◆ **PASSAGE SHOWN**

┄┄┄┄┄┄

HTCondorCE

Setting up a HTCondorCE 'from scratch' at UKI-LT2-IC-HEP

1. Preliminaries

Start with a node configured and an existing schedd: # condor_q ... -- Schedd: mynewce.grid.hep.ph.ic.ac.uk : <146.179.232.123:5678> @ 01/01/70 00:11:22 OWNER BATCH_NAME SUBMITTED DONE RUN IDLE HOLD TOTAL JOB_IDS ...
Create the users (this file is in puppet, you may want to run it in screen as it takes an hour plus if no accounts already exist):
# /root/ceusers.py

2. Basic grid stuff

Ensure the node has hostcert/key with the correct permissions:
# ls -l /etc/grid-security/host* > -rw-r--r--. 1 root root 1631 Feb 17 13:33 /etc/grid-security/hostcert.pem > -rw-------. 1 root root 1675 Feb 17 13:33 /etc/grid-security/hostkey.pem
We need the UMD release for the APEL packages, this will also pull in EGI-trustanchors.
yum install yum-priorities yum install http://repository.egi.eu/sw/production/umd/4/centos7/x86_64/updates/umd-release-4.1.3-1.el7.centos.noarch.rpm yum install ca-policy-egi-core fetch-crl systemctl enable fetch-crl-cron; systemctl start fetch-crl-cron fetch-crl -v
Note: /etc/grid-security/vomsdir is setup by puppet.

┄┄┄┄┄┄

◆ **LISTED RECORDS**
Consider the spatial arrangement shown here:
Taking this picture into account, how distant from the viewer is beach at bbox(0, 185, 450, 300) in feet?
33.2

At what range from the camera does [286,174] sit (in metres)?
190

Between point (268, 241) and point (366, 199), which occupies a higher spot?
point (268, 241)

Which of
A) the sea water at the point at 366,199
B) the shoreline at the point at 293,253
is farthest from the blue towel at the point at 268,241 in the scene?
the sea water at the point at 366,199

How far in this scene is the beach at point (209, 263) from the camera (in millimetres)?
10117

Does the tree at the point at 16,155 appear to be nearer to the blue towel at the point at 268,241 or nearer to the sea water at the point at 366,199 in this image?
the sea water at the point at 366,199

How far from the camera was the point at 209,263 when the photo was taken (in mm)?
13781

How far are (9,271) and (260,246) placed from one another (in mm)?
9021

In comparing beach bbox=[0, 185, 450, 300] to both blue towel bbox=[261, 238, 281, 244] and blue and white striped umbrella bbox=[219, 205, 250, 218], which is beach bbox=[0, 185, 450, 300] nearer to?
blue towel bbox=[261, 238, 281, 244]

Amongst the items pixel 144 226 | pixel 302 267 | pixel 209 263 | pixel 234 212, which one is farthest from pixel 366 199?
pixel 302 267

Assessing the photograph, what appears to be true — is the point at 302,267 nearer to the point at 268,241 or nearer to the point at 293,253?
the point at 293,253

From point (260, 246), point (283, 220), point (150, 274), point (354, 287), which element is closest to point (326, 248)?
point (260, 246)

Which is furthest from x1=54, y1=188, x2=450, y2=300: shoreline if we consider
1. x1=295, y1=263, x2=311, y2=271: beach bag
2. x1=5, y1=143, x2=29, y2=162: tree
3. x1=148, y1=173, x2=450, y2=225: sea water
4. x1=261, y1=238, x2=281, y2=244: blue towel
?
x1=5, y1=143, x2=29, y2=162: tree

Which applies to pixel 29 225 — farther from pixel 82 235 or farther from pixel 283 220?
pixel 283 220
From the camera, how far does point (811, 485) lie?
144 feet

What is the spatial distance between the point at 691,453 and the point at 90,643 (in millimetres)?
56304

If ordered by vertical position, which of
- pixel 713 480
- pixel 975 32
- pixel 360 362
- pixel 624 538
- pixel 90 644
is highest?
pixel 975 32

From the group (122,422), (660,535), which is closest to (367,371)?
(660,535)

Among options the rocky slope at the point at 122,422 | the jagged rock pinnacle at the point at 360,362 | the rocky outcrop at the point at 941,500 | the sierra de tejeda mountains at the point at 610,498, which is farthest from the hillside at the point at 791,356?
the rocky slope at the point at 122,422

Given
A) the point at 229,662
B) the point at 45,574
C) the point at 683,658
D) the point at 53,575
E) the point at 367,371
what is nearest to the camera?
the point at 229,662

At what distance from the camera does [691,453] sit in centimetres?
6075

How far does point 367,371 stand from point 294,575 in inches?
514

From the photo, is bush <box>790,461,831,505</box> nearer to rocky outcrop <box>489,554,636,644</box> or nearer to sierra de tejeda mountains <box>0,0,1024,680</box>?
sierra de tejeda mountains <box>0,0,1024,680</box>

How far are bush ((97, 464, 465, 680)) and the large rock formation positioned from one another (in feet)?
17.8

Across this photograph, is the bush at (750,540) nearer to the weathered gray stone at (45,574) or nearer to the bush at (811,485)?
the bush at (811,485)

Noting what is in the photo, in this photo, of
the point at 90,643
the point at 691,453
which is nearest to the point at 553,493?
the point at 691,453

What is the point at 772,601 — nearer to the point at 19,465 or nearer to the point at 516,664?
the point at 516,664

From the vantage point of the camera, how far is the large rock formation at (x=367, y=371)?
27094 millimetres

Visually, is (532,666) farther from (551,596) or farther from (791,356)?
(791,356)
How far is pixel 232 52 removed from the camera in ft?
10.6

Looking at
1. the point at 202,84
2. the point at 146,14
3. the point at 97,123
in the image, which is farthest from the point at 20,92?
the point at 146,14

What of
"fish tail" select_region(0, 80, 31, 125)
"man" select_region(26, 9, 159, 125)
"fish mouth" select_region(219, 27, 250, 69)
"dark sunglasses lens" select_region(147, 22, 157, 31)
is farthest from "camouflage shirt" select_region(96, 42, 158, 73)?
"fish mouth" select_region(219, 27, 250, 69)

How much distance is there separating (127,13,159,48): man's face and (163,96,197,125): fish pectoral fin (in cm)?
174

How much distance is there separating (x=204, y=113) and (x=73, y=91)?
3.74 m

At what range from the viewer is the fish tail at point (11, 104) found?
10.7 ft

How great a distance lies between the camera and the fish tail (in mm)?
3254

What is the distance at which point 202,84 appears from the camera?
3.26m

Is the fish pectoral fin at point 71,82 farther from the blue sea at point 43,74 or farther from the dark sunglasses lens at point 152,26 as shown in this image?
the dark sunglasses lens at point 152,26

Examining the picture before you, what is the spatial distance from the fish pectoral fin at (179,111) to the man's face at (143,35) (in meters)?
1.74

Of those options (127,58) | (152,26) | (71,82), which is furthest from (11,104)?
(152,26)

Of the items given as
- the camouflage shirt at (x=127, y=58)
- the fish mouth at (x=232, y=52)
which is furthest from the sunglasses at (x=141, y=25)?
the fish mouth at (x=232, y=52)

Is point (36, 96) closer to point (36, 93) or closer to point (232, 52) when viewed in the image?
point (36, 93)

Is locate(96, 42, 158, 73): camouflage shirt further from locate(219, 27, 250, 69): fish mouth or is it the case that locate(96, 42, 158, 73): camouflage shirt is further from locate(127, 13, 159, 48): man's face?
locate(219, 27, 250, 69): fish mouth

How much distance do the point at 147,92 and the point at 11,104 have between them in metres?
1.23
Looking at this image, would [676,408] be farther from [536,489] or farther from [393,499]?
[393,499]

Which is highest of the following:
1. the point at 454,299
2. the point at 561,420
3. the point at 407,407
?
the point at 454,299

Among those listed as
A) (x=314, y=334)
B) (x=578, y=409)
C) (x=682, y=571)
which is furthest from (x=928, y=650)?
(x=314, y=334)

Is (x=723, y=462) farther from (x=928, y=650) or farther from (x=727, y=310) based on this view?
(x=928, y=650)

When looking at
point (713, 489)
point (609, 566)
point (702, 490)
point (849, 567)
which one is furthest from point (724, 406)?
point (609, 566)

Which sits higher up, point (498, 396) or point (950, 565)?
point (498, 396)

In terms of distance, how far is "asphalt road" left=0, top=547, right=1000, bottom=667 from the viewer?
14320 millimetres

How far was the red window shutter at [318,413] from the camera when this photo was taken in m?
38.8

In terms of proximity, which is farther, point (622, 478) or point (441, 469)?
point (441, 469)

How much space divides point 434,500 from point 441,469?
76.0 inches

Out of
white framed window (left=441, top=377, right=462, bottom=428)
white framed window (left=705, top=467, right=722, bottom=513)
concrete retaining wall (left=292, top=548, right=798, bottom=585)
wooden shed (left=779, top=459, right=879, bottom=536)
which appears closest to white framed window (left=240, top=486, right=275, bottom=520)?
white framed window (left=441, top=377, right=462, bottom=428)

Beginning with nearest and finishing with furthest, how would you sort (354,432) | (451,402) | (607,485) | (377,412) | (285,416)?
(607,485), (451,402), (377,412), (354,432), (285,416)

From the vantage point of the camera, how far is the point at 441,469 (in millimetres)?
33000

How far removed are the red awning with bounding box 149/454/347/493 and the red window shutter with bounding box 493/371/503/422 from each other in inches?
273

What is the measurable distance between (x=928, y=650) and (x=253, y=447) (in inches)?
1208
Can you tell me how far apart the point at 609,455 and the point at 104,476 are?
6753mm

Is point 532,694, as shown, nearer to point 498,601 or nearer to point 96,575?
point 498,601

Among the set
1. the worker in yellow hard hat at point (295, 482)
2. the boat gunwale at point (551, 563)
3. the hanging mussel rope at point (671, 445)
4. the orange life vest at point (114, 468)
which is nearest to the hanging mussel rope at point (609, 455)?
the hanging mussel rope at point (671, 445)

┄┄┄┄┄┄

◆ **GIVEN PROBLEM 1**
In the HTCondorCE setup notes, reproduce the passage between "Ensure the node" and "pull in EGI-trustanchors.", inclusive.
◆ **GIVEN PROBLEM 2**
Answer these from the HTCondorCE setup notes:
(a) Which script creates the users?
(b) What is the UMD release needed for?
(c) What sets up /etc/grid-security/vomsdir?
◆ **GIVEN PROBLEM 3**
Carry on the HTCondorCE setup notes after their final line.

◆ **WRITTEN ANSWER 1**
Ensure the node has hostcert/key with the correct permissions:
# ls -l /etc/grid-security/host* > -rw-r--r--. 1 root root 1631 Feb 17 13:33 /etc/grid-security/hostcert.pem > -rw-------. 1 root root 1675 Feb 17 13:33 /etc/grid-security/hostkey.pem
We need the UMD release for the APEL packages, this will also pull in EGI-trustanchors.

◆ **WRITTEN ANSWER 2**
(a) /root/ceusers.py
(b) The APEL packages
(c) Puppet

◆ **WRITTEN ANSWER 3**
Stop the condor warfare in its tracks: The UMD repo contains a lot of condor stuff too, we should try to avoid that breaking the base batch system in the future:
# echo 'exclude=*condor*' >> /etc/yum.repos.d/UMD-4-updates.repo # echo 'exclude=*condor*' >> /etc/yum.repos.d/UMD-4-base.repo

3. Install the HTCondorCE

Most things should be available in the "htcondor-stable" repo.
yum install htcondor-ce htcondor-ce-apel htcondor-ce-bdii htcondor-ce-condor
Re-load the main condor configuration after the install to update the parameters in the local schedd;
condor_reconfig

4. Quarantine the spool directory


    # cd /var/lib/condor-ce 

    # mv spool spool.old 

    # mkdir spool 

    # lvcreate -L 20g -n spoolvol ceprod01vg (adjust ce-name as appropriate) 

    # mkfs.ext4 /dev/mapper/ceprod01vg-spoolvol 

    # tune2fs -c 0 -i 0 /dev/mapper/ceprod01vg-spoolvol 

    # Add mapping to fstab: 

    /dev/mapper/ceprod01vg-spoolvol /var/lib/condor-ce/spool ext4    defaults        1 2 

    # mount -a 

    # chown condor:condor spool

only needed if condor has been started previously


    # mv spool.old/* spool/ 

    # mv spool.old/.schedd_* spool/

otherwise continue here:


    # rmdir spool.old 

    # restorecon -r spool

5. Authentication and user mapping

First install all the necessary packages. We are implementing LCMAPS with a gridmapdir (just like on the CREAMCEs).


      yum install lcmaps lcas-lcmaps-gt4-interface lcmaps-plugins-basic lcmaps-plugins-voms 

      yum install lcas lcas-plugins-basic lcas-plugins-voms 

      yum install fetch-ban (from our local repo, to retrieve the list of banned users)

The host
The HTCondorCE used in the example is called ceprod01.grid.hep.ph.ic.ac.uk and has a matching DN.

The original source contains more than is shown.